DOCUMENT SEGMENT:
- Opening Delimiter -
What's the stability of torch.linalg.lstsq?

mthrok avatar Aug 23 '22 23:08 mthrok

According to torch.linalg.lstsq's doc page, it mentioned:

This function computes X = A.pinverse() @ B in a faster and more numerically stable way than performing the
computations separately.

It should be more stable than SVD, which is used in pinverse.

nateanl avatar Aug 23 '22 23:08 nateanl

The issue of torch.linalg.lstsq is that there is no non-negative constraint, hence the generated spectrogram is not global optimal. The best solution should be implementing L-BFGS-B optimizer in PyTorch, which is faster than internal optimization, and it can be run in inference mode.

nateanl avatar Aug 30 '22 14:08 nateanl

Seems like this is SciPy implementation.

https://github.com/scipy/scipy/blob/v1.9.3/scipy/optimize/_lbfgsb_py.py#L210-L399

mthrok avatar Dec 04 '22 02:12 mthrok

@xiaohui-zhang Interested?

mthrok avatar Dec 13 '22 19:12 mthrok

I have been using an implementation where I compute the pseudo-inverse of the filterbanks. It seems to work nicely and it gives similar results as lstsq. An upside of the pseudo-inverse is that we can cache the inverse filterbanks and speed up the computation.

A downside of this approach is that it introduces some noticable artifacts, though even my tests with librosa still show that the artifacts are present.
- Closing Delimiter -
INFORMATION PROVIDED:
- Opening Delimiter -
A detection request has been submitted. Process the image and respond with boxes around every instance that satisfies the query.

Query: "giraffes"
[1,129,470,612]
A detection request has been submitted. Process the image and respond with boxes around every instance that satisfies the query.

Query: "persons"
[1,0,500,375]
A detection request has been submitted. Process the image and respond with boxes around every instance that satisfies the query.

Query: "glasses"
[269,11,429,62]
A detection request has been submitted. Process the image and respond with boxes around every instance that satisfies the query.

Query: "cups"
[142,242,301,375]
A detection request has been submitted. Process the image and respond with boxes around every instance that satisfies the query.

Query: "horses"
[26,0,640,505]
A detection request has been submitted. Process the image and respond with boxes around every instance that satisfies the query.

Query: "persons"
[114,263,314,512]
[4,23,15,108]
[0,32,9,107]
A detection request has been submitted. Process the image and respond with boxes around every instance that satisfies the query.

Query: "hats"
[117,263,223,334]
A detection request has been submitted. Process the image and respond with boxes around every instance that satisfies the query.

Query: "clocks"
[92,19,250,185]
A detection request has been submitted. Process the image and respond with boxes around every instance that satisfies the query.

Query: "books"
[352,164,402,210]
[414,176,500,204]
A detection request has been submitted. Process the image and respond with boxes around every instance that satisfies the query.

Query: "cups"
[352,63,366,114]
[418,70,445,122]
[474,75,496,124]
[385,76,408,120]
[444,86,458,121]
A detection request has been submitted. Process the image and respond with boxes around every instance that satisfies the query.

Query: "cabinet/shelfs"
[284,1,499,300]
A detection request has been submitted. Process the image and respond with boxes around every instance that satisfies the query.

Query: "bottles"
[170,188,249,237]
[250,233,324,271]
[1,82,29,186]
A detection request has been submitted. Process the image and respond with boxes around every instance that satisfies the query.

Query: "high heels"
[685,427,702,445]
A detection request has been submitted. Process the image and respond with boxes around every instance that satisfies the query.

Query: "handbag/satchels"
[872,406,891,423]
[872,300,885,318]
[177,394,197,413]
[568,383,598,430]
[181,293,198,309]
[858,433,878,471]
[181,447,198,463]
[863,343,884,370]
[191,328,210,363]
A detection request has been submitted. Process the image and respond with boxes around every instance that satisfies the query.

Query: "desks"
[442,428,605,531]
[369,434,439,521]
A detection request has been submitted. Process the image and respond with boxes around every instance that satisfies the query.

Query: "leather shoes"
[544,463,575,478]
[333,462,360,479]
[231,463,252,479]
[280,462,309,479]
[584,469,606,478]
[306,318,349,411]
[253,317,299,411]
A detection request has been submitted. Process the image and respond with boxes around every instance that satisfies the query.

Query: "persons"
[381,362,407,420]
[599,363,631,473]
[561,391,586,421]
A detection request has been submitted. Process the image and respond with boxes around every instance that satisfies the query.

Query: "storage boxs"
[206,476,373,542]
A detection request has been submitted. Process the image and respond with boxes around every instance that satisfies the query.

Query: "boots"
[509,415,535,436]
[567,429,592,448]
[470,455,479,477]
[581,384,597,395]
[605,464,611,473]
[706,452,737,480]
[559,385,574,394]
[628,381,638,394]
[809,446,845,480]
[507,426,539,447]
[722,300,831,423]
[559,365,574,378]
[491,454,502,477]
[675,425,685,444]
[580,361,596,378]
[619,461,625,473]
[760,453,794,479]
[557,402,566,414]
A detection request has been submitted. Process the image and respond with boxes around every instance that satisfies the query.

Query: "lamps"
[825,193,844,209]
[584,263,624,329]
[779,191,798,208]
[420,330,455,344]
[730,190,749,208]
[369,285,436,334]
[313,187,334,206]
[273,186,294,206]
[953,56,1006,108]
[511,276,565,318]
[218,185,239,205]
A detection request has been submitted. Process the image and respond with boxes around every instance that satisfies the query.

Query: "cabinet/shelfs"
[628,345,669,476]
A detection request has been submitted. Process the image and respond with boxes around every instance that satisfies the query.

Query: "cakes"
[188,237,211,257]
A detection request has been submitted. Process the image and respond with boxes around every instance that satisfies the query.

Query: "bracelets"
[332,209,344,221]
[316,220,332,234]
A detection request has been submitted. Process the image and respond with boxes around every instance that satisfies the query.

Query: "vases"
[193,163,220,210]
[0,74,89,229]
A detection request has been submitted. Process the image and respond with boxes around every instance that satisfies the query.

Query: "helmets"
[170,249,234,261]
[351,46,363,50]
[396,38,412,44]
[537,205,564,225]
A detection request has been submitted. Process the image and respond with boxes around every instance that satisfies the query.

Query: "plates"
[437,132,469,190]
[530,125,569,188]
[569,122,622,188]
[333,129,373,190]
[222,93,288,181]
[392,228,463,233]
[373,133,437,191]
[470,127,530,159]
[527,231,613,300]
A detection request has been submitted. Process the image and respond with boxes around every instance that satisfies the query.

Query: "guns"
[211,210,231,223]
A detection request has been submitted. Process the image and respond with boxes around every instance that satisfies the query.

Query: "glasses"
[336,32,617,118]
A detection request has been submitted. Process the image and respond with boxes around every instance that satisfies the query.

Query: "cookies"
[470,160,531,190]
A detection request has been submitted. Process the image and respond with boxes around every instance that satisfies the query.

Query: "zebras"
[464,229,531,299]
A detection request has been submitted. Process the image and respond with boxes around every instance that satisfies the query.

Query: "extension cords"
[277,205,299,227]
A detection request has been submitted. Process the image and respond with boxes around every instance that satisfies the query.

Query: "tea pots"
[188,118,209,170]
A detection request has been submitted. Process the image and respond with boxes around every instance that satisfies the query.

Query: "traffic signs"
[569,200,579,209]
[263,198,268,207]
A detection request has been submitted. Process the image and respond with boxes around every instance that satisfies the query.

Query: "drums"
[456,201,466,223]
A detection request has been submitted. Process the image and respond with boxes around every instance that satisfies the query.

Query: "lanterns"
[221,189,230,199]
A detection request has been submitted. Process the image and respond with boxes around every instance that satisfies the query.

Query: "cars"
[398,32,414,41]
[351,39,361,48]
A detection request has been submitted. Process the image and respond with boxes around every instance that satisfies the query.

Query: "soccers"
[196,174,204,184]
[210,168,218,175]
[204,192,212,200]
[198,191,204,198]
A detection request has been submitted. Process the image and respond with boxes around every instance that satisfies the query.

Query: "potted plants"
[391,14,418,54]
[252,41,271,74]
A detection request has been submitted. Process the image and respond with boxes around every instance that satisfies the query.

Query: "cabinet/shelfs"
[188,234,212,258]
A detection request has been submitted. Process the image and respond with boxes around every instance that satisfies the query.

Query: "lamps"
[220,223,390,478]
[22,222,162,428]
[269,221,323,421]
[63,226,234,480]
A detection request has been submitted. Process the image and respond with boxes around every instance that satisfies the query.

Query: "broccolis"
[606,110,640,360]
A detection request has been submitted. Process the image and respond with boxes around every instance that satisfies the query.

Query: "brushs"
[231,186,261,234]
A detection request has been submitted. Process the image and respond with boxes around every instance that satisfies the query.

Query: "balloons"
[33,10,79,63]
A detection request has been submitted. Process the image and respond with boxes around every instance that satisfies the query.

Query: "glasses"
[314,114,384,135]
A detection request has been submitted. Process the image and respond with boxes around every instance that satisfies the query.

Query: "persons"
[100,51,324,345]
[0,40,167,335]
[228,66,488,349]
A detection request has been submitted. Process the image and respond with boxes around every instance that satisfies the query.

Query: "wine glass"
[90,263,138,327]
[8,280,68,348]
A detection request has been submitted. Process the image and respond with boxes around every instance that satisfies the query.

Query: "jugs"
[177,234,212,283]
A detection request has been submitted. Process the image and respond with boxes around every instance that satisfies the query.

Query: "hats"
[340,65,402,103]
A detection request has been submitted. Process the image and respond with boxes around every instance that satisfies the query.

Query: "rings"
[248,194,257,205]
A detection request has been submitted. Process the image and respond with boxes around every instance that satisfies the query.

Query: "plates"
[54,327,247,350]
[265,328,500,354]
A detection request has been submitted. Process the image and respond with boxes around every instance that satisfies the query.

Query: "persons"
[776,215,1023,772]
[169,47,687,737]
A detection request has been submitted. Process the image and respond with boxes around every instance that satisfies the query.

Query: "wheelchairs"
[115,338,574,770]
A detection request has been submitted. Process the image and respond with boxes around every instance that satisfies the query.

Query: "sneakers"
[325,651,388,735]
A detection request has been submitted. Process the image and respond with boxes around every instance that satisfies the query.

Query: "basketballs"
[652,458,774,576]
- Closing Delimiter -
TASKS TO PERFORM:
[A] Reproduce the passage of the torch.linalg.lstsq thread between "mthrok avatar Dec 13" and "up the computation.", inclusive.
[B] Decide whether each statement agrees with the torch.linalg.lstsq thread, answering yes or no and quoting the words that settle it: (i) torch.linalg.lstsq applies a non-negative constraint; (ii) the pseudo-inverse approach lets the inverse filterbanks be cached; (iii) SVD is used in pinverse.

RESPONSES IN ORDER:
[A]
mthrok avatar Dec 13 '22 19:12 mthrok

I have been using an implementation where I compute the pseudo-inverse of the filterbanks. It seems to work nicely and it gives similar results as lstsq. An upside of the pseudo-inverse is that we can cache the inverse filterbanks and speed up the computation.

[B]
(i) No: "there is no non-negative constraint"
(ii) Yes: "An upside of the pseudo-inverse is that we can cache the inverse filterbanks and speed up the computation."
(iii) Yes: "SVD, which is used in pinverse"